Q L   H A C K E R ' S   J O U R N A L
      ===========================================
           Supporting  All  QL  Programmers
      ===========================================
         #27                       January 1998 
      
    The QL Hacker's Journal (QHJ) is published by Tim
Swenson as a service to the QL Community.  The QHJ is
freely distributable.  Past issues are available on disk,
via e-mail, or via the Anon-FTP server, garbo.uwasa.fi. 
The QHJ is always on the look out for article submissions.

  QL Hacker's Journal
     c/o Tim Swenson
     38725 Lexington St. #230
     Fremont, CA 94536
     swensontc@geocities.com
     http://www.geocities.com/SilconValley/Pines/5865/


EDITORS' FORUMN

The QHJ is back.  After a year of taking a break, I'm back
in the programming spirit again.  Of course, I have not been
inactive during that time, as any reader of QL Today can
attest.  I just have not felt like writing any programs for
a while.  I guess I did get burnt out a bit.  Now we'll see
how long before I get burnt out again.

Having recently purchased Qliberator, I have found its
manual similar to the original QL manual, full of
information, but kind of hard to find without reading the
whole manual.  I'm all for reading the whole manual, but
sometimes it takes a while to figure out exactly how to
apply what you are reading.  I sometimes like manuals that
are more "If you want to do this, this is how to do it."

From this thought, came the idea for the "Qlib Source Book",
which will be something similar to the "Z88 Source Book".
The Z88 Source Book was a collection of existing knowledge
about the Z88.  Most of the Z88 Source Book came from older
published sources.  With Qlib, there does not seem to be a
wealth of published material helping the beginning Qlib
user.  So, time to send out a query and ask for material.

If you are an experienced Qlib user and have a few tricks
that you would like to pass on, please send them to me
(either hard copy, disk or e-mail).  If you are a beginning
Qlib user and you have questions that you would like to see
answered, send them too.  Since I do not have the knowledge
to really do the subject well, I will play the role of
editor.  I'll collect the different submissions and put them
in an organized document.  The Qlib Source Book will be
Freeware in its electronic form.  Like the Z88 Source Book,
a hard copy version will probably be available at minimal
cost.  With the Z88 Source Book the price of the book
covered the cost of production and a small profit to FWD
Computing.  It was my way of supporting the primary US QL
dealer.

Through the QHJ and QL Today I'll keep QLers informed of my
progress.  I've already volunteered Dilwyn Jones to help in
writing some parts.  Dilwyn has a number of years of
experience with Qliberator and producing commercial
software.

So, here is the long awaited next issue of the QHJ.  Feel
free to send any comments, complaints, articles, large
denomination bills, etc.  Enjoy.


REGULAR EXPRESSIONS

In all the years that I've been dealing with Unix, one of
the things that I have not taken the time to really learn is
Regular Expressions.  Regular expressions are based on a
mini-language used for pattern matching in a number of Unix
search utilities.  The most well known of these programs is
grep and its variations fgrep and egrep.  The term 'grep' is
even derived from the words 'regular expression'.

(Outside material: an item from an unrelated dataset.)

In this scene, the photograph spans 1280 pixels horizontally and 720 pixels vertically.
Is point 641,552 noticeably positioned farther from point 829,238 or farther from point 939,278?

No matter what operating system you have used, you have
probably run across a regular expression.  Most operating
systems have a way of understanding something like this;
"dir *.txt".  In MS-DOS this means to list all files that
end with a .txt extension.  In QDOS, the equivilent phrase
would be "wdir flp1__txt".  The asterisk or star, "*", is a
wild card and means to match all strings.  The asterisk is
really a metacharacter.  Metacharacters are special
characters that mean different things in the regular
expression language.  More experienced users of MS-DOS may
have used something like this; "dir *.e??".  This means to
match all files that start with a .e in the extension.  It
will match .exe, .efs, .exx, and others.  The question mark
is a metacharacter that means to match any character of
length one.

So what does all this means to QDOS users?  Well, a version
of grep has been ported to the QL and comes with the C68
distribution.  Grep is a very powerful and popular utility
that can fill a number of needs.  It is used to extract
lines of text from files, but with its handling of regular
expressions, it can be very smart on what it extracts.  Once
you know how grep works and how to use it, you will probably
remember a time when it would have been useful to you.

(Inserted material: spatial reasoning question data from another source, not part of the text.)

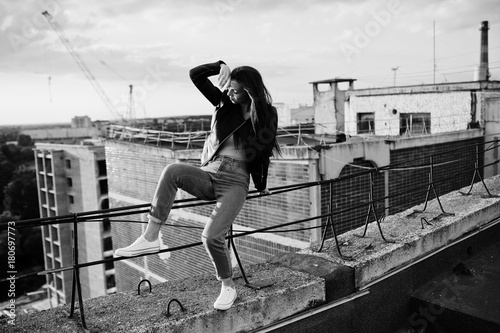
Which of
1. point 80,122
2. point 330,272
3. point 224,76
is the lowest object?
point 330,272

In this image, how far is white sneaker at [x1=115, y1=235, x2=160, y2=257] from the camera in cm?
254

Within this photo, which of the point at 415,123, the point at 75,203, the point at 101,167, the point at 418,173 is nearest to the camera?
the point at 418,173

With grep, you can do two things with its output, it can go
to standard output or you can redirect it to a file.  Since
the QL does not have standard output, the QL version of grep
opens a window to display its results.  it also supports
file direction.  This means that you can send the output of
grep to a file to be dealt with later.

To demonstrate the file redirection, lets take a look at a
short grep example.  In this example we have a text file and
we want to find all lines that have the word QL in them:

   exec flp1_grep;"ql flp1_file_in > flp1_file_out"

Since we are using arguements, we have to put them in quotes
after the grep command.  The results of the grep will now be
in th file flp1_file_out.

Before we go to far, let's talk about three major concepts
in regular expressions: characters, metacharacters, and
character classes.  A character is basically a byte, be it a
text byte or binary byte.  Metacharacters are a set of
characters that are part of the regular expression language.
In the examples above, the asterisk is a metacharacter.  A
character class is a way of matching a group of characters.

Let's take a look at the metacharacters:

A character matches itself.  Any character or string of
characters are taken as literals.  If you want to find the
string "ing" in a file you would use the regular expression
"ing".  Most of the times when I am using grep, I use only
literal characters.

A dot (.) matches any character, but only 1 character,
similar to the question mark in MS-DOS.  If you want to find
a word in a text file that has three letters, starts with a
B and ends with D, then you would use the regular expression
B.D (grep is case sensitive.  Upper case lettering has only
been used to highlight the example.).

The caret (^) means the beginning of a line.  If you want to
find all lines that start with the word "The", you would use
the regular expression "^The".

The dollar sign ($) means the end of a line.  If you want to
find all lines that end with the word "end", you would use
the regular expression "end$".

The question mark (?) is used to match an optional
character.  If you wanted to find the word "color" but don't
know if the British spelling "colour" is used, the regular
expression "colo?r" would work.  The ? means optional.

The plus (+) is used to match one or more items.  If you
want to find the words helper or helps, but not just help,
you would use the regular expression "help+".  The plus must
match at least one character or it will fail.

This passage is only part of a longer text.